# Mountain biking in Orange County NY where to Go



## ScottySkis (Apr 7, 2013)

I was wondering since I moved here if anyone knows a good places to go where I live in Orange County or where I be moving to in a few weeks in Southern Sullivan County or any websites that might help.


----------



## selski (Apr 8, 2013)

In Orange you can try Stewart. I hear it is vast, i have never been there. If you don' mind a drive you can go up past Mohonk and try Lippman park in Kerhonkson. Very cool place run by the Renegades bike club, they have a website and also offer tours. You can also come across to the Taconic Parkway and go to 909 (Taconic Hereford Multiple Use Area). Going North take a right onto Tyrell Road and go until you see the parking lot. The Fats in the Cats have a website with all of these spots listed.


----------



## BackLoafRiver (Apr 8, 2013)

Check out singletracks.com  They have a trail finder that should give you most of what you need to know. Not sure if there is anything there for you but it's worth looking into.


----------



## ScottySkis (Apr 9, 2013)

Thanks both all those ideas worked so far some great info.


----------



## ScottySkis (Sep 17, 2013)

Bump

So got to Newburgh Stewart Airport park is huge I like riding their you can get lost very easily lots if bike and walking , I recommend getting a map off internet because very easy to get lost when I go back I will bring a map, huge.
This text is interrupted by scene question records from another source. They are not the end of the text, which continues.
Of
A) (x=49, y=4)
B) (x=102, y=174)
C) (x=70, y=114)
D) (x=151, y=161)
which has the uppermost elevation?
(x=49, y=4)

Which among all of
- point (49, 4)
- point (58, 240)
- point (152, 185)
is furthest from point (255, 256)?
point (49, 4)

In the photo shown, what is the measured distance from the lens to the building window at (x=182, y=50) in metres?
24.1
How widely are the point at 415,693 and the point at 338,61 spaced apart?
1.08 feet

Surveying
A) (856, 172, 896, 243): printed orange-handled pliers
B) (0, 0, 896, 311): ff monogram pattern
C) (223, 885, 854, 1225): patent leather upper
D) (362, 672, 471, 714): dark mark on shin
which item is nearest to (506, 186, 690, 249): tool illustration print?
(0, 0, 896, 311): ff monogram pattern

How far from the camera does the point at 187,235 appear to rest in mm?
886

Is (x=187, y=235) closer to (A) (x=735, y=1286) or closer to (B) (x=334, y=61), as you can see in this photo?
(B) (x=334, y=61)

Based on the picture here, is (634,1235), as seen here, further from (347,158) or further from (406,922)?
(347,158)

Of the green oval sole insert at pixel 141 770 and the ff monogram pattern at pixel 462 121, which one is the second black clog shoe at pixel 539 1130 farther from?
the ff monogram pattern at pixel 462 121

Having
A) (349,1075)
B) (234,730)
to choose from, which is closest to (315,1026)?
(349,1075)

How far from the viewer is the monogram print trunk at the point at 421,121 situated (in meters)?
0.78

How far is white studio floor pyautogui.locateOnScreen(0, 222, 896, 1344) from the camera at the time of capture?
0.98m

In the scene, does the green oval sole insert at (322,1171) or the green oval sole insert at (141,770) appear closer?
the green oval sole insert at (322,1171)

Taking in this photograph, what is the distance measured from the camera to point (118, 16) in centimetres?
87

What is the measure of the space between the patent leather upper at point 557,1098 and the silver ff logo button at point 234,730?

Then I went to Liberty NY yesterday my sick day from work. Went to Walnut mountain lots of trail on actual mountain I like this place  a lot. Trees branches have been been removed lots of fun bike and walking trails. This place used to be a ski hill in 1920s and I see potential for hiking in winter for powder turns. I think I be going here a lot into it to cold to bike , and I live about 30 miles away. Anyone who is in the area who likes cross county trails in real hill I recommend coming here for sure.
I


----------



## ScottySkis (Sep 24, 2013)

selski said:


> In Orange you can try Stewart. I hear it is vast, i have never been there. If you don' mind a drive you can go up past Mohonk and try Lippman park in Kerhonkson. Very cool place run by the Renegades bike club, they have a website and also offer tours. You can also come across to the Taconic Parkway and go to 909 (Taconic Hereford Multiple Use Area). Going North take a right onto Tyrell Road and go until you see the parking lot. The Fats in the Cats have a website with all of these spots listed.



I live 20 minutes from here lots of cool trails.


----------